Perivascular T cell infiltrates occur regardless of PA fibroblast PDPN expression. (A) Representative examples of PDPN staining (brown) in the PA compartment in healthy, SSc, and DLE biopsy specimens with CD34 and SMA (both blue). (B) Low- and high-power images of a PDPN⁺ reticular network (red) that costained with VCAM1 (green). (C) Contrast between CSD and DLE biopsy specimens showing PDPN (red), CD3 (cyan), and VCAM1 (green). In the CSD panels a PDPN⁺ lymphatic vessel is seen below the VCAM1⁺ network. The DLE panels have a dilated PDPN⁺ lymphatic on the right side. (D) Correlation of the CD3⁺ area and the corresponding VCAM1⁺ or PDPN⁺ areas within individual vascular units. Red dots are both nonlesioned and lesioned DLE biopsy specimens whereas the remainder are healthy, SSc, and CSD samples. (A–C) Low-power scale bar in (B), 100 μm; all other scale bars, 25 μm.

FIGURE 6.

VCAM⁺SMA^– PA fibroblasts associated with MFAP5⁺ fibers. (A) Immunofluorescence images of a human lymph node stained for VCAM (green), MFAP5 (red), and SMA (cyan).
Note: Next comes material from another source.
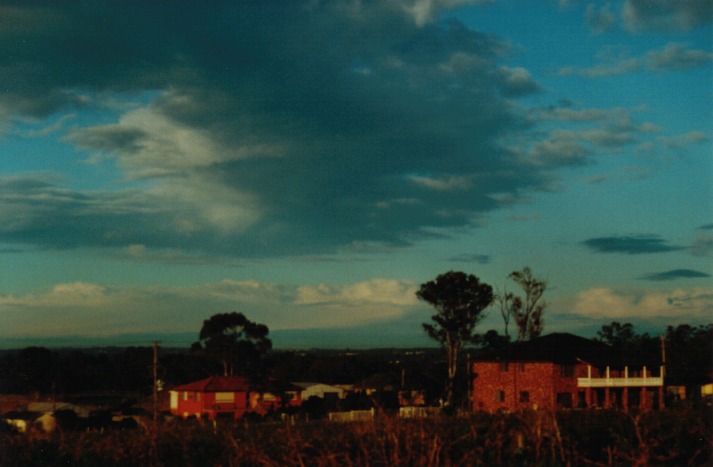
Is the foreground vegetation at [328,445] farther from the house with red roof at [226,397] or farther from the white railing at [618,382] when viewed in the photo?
the house with red roof at [226,397]

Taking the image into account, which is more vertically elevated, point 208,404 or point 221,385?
point 221,385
A low-power view is magnified showing the approximate colocalization of VCAM1 and MFAP5 as well as MFAP5 and SMA. (B and C) High magnification image of VCAM1⁺ or SMA⁺ cells with a cross-sectional intensity analysis of an individual fiber/reticular cell complex. (D–F) Identical analysis of a VCAM1⁺ network in the PA from a DLE biopsy specimen. Cross-sectional analysis was consistent with fiber wrapping, but SMA was not present. (A and D) Low-power scale bar, 100 μm; high-power scale bar, 25 μm.

FIGURE 7.

PA compartment in mouse skin. (A) Low-power images of skin sections from nonlesioned MRL/lpr skin, C57BL/6 skin 4 d after incisional wound (Day 4 Wound), and an MRL/lpr skin lesion stained for PDGFRβ (brown) and CD31 (blue). (B and C) Higher magnification images of the indicated regions in (A) showing blood vessels in the dermis (B) and hypodermis (C). (D) A serial section with the PA regions from the vessels in (C) were stained with CD90 (brown) and CD31 (blue). (E) Serial skin sections to those in (A) stained for H&E. Epidermis is at the top of the pictures. Images were representative of four MRL/lpr mice with lesioned skin, two mice 4 d postwounding, and two healthy mice. (A and E) Scale bar, 100 μm. (B–D) Scale bar, 25 μm.

FIGURE 8.

T cells colocalized with VCAM⁺ perivascular stromal cells in the diabetic NOD pancreas and the livers of gld.ApoE mice. (A) Immunohistochemical staining for VCAM (brown) and CD31 (blue) in the indicated organs. VCAM1⁺ Kupffer cells are visible in the liver sinusoids. (B) Serial sections to those in (A) stained for CD3 (brown) and CD31 (blue). Healthy organs were from C57BL/6 mice. All scale bars, 50 μm.